_原始文档_:
"""

Handler 执行流程及源码解析
本文着重于对Handler整体的流程,Looper、MessageQueue、Message、Handler之间如何相互协作运行,sendMessage到handlerMessage之间的代码执行流程。
Looper
UI线程Looper的创建
handler 的创建线程是需要Looper的,UI线程不需要手动创建,在ActivityThread的main方法里被自动创建。
public final class ActivityThread extends ClientTransactionHandler {
public static void main(String[] args) {
Looper.prepareMainLooper();
Looper.loop();
}
}
通过Looper.prepareMainLooper()
创建UI线程Looper对象,内部调用Looper的 prepare()
方法
public static void prepareMainLooper() {
prepare(false);
synchronized (Looper.class) {
sMainLooper = myLooper();
}
}
子线程Looper创建
除UI线程外的子线程,需要手动创建Looper,创建方法也是通过Looper.prepare()
和UI线程手动创建Looper的方式一致。
// 创建
Looper.prepare();
// handler 相关代码
// 启动
Looper.loop();
Looper.prepare()
会把创建的Looper对象存入ThreadLocal。
private static void prepare(boolean quitAllowed) {
if (sThreadLocal.get() != null) {
throw new RuntimeException("Only one Looper may be created per thread");
}
sThreadLocal.set(new Looper(quitAllowed));
}
ThreadLocal 是一个线程内部的存储类,可以把数据存储在指定线程内,存储数据后,只能在指定线程才能获取到存储的数据。

"""

_任务事项 A_: 在关于Handler执行流程的原文中,UI线程的Looper是在哪个方法里被自动创建的?
_任务事项 B_: 请从关于Handler执行流程的原文最后一句之后接着往下写。

_收集数据_:
"""

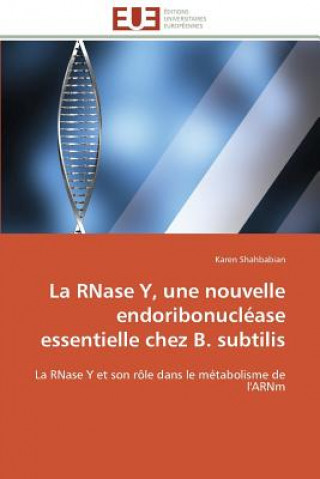 Livre La Rnase Y, Une Nouvelle Endoribonucl ase Essentielle Chez B. Subtilis Karen Shahbabian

"""

_任务答复 A_: 在ActivityThread的main方法里被自动创建。

_任务答复 B_:
Looper的初始化方法内,会创建MessageQueue对象并作为其成员变量
private Looper(boolean quitAllowed) {
mQueue = new MessageQueue(quitAllowed);
mThread = Thread.currentThread();
}
Handler
在Handler 初始化时,会通过ThreadLocal获取当前线程的Looper, 以及Looper内的 MessageQueue;线程内没有Looper会报错;
public Handler(@Nullable Callback callback, boolean async) {
mLooper = Looper.myLooper();
if (mLooper == null) {
throw new RuntimeException(
"Can't create handler inside thread " + Thread.currentThread()
+ " that has not called Looper.prepare()");
}
mQueue = mLooper.mQueue;
mCallback = callback;
mAsynchronous = async;
}
在发送消息时,大致有三种方式:
- handler.sendMessage;
- handler.obtainMessage;
- handler.post(runable);
三种方式本质都是同一种实现,差异仅在对Message的处理:
- sendMessage 需要我们new Message对象
- obtainMessage 会获得Message的单例对象
- post(runable) 先通过obtainMessage获得Message对象,然后设置Message的Callback属性
最终都会通过sendMessage方法,调用到MessageQueue的enqueueMessage来实现的。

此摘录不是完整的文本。